Things prospective cat owners should know
Monday, January 7th, 2008A very incomplete list:
- Each cat will roughly double in size in one year. Hopefully this applies to the first year only.
- They will deposit a fine layer of hair over everything to the point where even expensive cyclonic vacuum cleaners are helpless and serve only to mock your inability to ever clean properly again.
- They will steal cake, cheese and olives from your plate, occasionally employing distraction tactics to this end.
- When you cook, they will move to lie in wait for any precious "floor cheese" that may drop from the kitchen counter.
- One of them may even take to licking the olive oil bottle (yuck).

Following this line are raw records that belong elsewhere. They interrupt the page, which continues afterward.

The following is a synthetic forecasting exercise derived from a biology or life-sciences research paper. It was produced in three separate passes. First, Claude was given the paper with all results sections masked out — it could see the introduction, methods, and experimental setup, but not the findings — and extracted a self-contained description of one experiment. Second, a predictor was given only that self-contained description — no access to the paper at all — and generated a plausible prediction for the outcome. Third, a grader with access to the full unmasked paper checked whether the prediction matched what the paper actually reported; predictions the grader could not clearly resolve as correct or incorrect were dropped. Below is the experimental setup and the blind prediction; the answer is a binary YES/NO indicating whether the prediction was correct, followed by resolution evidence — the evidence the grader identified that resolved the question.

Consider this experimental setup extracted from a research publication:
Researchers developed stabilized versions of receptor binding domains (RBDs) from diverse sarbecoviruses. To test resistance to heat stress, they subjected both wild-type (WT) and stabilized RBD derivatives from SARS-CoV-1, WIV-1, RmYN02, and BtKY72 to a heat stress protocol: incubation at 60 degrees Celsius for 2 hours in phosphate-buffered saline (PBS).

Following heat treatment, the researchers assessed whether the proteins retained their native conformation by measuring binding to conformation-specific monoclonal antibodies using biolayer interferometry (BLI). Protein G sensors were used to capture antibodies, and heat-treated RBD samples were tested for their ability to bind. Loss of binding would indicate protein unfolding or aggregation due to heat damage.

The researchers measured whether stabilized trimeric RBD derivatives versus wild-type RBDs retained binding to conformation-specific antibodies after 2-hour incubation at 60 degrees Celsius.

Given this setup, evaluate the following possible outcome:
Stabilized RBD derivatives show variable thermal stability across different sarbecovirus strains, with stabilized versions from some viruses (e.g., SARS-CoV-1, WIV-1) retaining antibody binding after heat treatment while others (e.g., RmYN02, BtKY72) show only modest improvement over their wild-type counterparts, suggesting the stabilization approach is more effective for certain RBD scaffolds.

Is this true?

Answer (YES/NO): NO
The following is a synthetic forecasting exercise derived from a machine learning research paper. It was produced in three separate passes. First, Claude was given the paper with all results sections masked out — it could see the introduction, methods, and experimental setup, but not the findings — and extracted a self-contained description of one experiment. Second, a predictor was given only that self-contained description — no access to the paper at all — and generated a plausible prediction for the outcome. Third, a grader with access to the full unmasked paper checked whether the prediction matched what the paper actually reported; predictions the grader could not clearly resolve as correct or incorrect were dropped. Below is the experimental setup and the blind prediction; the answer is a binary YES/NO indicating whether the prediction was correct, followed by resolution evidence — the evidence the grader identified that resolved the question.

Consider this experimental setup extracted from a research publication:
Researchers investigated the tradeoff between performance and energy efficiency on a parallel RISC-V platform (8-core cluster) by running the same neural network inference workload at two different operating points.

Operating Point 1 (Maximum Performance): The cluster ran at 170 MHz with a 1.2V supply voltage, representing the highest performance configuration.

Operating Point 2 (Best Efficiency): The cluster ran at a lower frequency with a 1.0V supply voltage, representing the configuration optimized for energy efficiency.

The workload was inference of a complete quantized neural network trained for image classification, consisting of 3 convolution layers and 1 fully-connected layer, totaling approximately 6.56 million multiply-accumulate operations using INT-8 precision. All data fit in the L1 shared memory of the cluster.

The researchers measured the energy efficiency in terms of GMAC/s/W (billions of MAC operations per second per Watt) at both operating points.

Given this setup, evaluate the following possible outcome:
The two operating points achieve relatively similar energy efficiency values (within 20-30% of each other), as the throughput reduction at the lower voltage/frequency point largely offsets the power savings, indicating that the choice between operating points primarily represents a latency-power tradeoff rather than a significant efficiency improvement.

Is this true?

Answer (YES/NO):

- They will sleep in the kitchen sink, on the hob, and on the desk. Despite allegedly superior intelligence, and some success in other types of cat-training, you will be totally unable to prevent this.
- While you sleep, they will pounce on your head. And feet. And chest. Sometimes they will decide to sit, sphinx-like, on your chest and, while gently crushing you, doze off. Attempts to move them will be futile, as they are persistent.
- If you ever work from home, they will sit on the following items, making even the simplest tasks tricky: your paperwork, the keyboard, your arm, the mouse and the printer. Sometimes they will even attack the cursor and/or caret on the monitor.
- Other things they will sit on: freshly laundered clothes, the oven glove (again, yuck) and your laptop.
- They will eat their own fluff, then vomit furballs. These will be targeted so as to only land on expensive carpet rather than hard floors.
- There will also be poo. It will not, always, be in the right place.
- You will find yourself joining animal charities (plural) - the type that use pictures of wide-eyed puppies in adverts pleading for £2 each month.
- Most worrying of all: when you are at home, and nobody is around, you will talk to the cats. As if they are human. You may even have conversations of a sort. After a while, this will not seem strange to you.
- It's still totally worth getting cats.